Using the platform, parents are able to find qualified tutors across a range of grades and subjects and book them for an at-home tutoring session.
The startup’s name and inception emerged from cofounder Cameron Schmidt expanding his “riding around on a scooter” tutoring service into a wider network nearly 10 years ago.
According to his cofounder Sam Robertson, however, Schmidt quickly noticed that operating a traditional bricks and mortar business would limit how far and fast it was able to expand.
“Really early on he realised that if he wanted to progress from 10 or 20 tutors to anything larger, it wouldn’t really work using any of the solutions in the market. There were issues like dealing with massive amounts of scheduling and payroll, and also with crowds of parents booking in appointments with tutors,” said Robertson.
Robertson added that offline solutions posed issues for tutors themselves too, who were forced to network with clients over the phone to book or discuss appointments. Looking to streamline the entire tutoring process, the startup sought to take the best pieces of the traditional tutoring model online.
This, according to Robertson, came in the form of offering a service where the tutor would travel to parents, who themselves would know with confidence that they were being served with a high quality educator.
Going online would also ease the entire process for tutors, who would be able to “sit back and wait” once they had been accepted as a ‘scooter tutor’ and tied to the platform.
“It’s really trying to combine the best pieces of all those sides of the market, so it’s beneficial for stakeholders on both sides,” said Robertson.
To ensure a high quality of tutor, Robertson explained that the startup “hires” each educator in a casual position, a process which requires all of the usual filtering and background checks involved in traditional employment.
“It’s a full job application, so a submission of CV, photo ID, academic transcripts and a Working with Children check. We then have a group video interview, where we go around and talk to each person and see which candidates have a good level of communication. We’ll also check references too when applicable,” explained Robertson.
Each hired tutor is able to select the location and range they wish to operate in, as well as the subjects and grades they’re looking to teach. With a focus on grades one to 12, Robertson said the business has tutors spanning across a substantial lineup of subjects, with Mathematics, Science and English the most in demand.
For tutors with knowledge beyond secondary and primary education, however, Robertson said Scooter Tutor supports tertiary and other smaller areas of learning too, such as training on how to use the Microsoft Office Suite.
Since the platform doesn’t offer a search option, but instead drop-down categories, however, finding a tutor to teach an out-of-the-box subject requires a call to the Scooter Tutor helpline, which operates most of the day.
“We realised very quickly that we also needed a personal touch, so we looked into how we could combine that with tech so our users would have both options.

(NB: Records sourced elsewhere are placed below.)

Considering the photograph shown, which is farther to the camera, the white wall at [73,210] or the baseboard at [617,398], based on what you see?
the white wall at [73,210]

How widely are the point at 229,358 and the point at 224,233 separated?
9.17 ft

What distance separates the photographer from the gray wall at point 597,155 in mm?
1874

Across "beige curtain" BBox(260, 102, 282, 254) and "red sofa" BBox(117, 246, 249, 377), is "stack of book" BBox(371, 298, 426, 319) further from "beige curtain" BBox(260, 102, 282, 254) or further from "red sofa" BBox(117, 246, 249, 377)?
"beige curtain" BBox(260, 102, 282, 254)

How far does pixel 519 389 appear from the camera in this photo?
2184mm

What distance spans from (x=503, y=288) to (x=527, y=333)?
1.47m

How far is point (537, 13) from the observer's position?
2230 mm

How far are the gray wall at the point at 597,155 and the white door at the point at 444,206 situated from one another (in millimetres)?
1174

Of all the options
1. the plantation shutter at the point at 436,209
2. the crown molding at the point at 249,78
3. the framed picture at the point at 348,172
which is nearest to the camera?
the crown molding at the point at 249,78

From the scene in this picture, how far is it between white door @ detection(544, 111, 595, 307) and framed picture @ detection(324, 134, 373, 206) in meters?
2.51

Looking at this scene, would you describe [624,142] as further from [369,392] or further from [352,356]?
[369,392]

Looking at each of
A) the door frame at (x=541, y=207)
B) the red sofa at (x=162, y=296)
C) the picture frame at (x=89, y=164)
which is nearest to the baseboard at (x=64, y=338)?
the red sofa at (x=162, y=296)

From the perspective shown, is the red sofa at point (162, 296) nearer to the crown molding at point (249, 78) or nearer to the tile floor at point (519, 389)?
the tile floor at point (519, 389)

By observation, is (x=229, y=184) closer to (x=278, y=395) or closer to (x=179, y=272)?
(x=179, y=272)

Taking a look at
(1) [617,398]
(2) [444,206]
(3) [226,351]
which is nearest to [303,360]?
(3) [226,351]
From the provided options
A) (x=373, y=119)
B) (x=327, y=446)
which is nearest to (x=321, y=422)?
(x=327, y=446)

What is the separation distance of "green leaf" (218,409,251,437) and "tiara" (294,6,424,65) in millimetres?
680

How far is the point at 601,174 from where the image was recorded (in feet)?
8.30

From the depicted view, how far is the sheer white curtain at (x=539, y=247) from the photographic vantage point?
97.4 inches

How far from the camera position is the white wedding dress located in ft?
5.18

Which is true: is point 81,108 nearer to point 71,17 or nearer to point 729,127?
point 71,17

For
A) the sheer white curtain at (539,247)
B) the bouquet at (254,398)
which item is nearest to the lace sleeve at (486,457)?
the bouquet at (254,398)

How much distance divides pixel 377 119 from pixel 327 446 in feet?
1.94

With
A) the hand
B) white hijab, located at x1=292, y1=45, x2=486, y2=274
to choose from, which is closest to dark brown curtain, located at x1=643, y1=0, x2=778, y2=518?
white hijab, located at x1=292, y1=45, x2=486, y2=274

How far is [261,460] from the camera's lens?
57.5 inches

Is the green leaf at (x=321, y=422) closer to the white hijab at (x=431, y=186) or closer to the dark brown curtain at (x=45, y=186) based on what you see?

The helpline was the answer to that,” said Robertson.
Robertson added that the helpline can be accessed for other enquires, or for general booking services. Otherwise, all bookings for a tutoring service are made online, as the platform generates a list of tutor profiles for the user to select after a search is made on the home page.
Bookings are completed online too, with the startup taking a booking fee for each transaction, with the rest of the funds going to the tutor. At the end of a session, tutors can also be rated out of five stars, with their total score displayed on their profile.
Looking at other competitors in the online tutor booking space, Scooter Tutor’s search-online or call-us-for-help model draws similarities to platforms such as Global Education Academy and NSW startup YourTutor, who both also display a tutor’s profile online for selection.
To give the startup an edge over its competitors and begin to serve regional communities, Robertson said Scooter Tutor is currently looking at developing its own online video platform to deliver lessons to those outside the startup’s range of operation, which is currently focused on Sydney, Brisbane, and Melbourne.
“We really do want to be able to service students in the remote areas. A lot of kids, once they finish school and go to uni, move to one of our major cities, meaning those regional towns lose a lot of their talented students and thus tutors. We’re looking into a video service to aid this issue where our city tutors can deliver a lesson over video chat,” said Robertson.
Having raised some seed funding to cover early development, the startup later moved to raising an additional round of approximate $700,000, which Robertson said will help build the Scooter Tutor team and get the platform “exactly where it needs to be”.
Robertson added that growing the tutor and client base would also be a key focus for the startup, with the aim of hitting 1,000 total tutors by the end of the year in mind.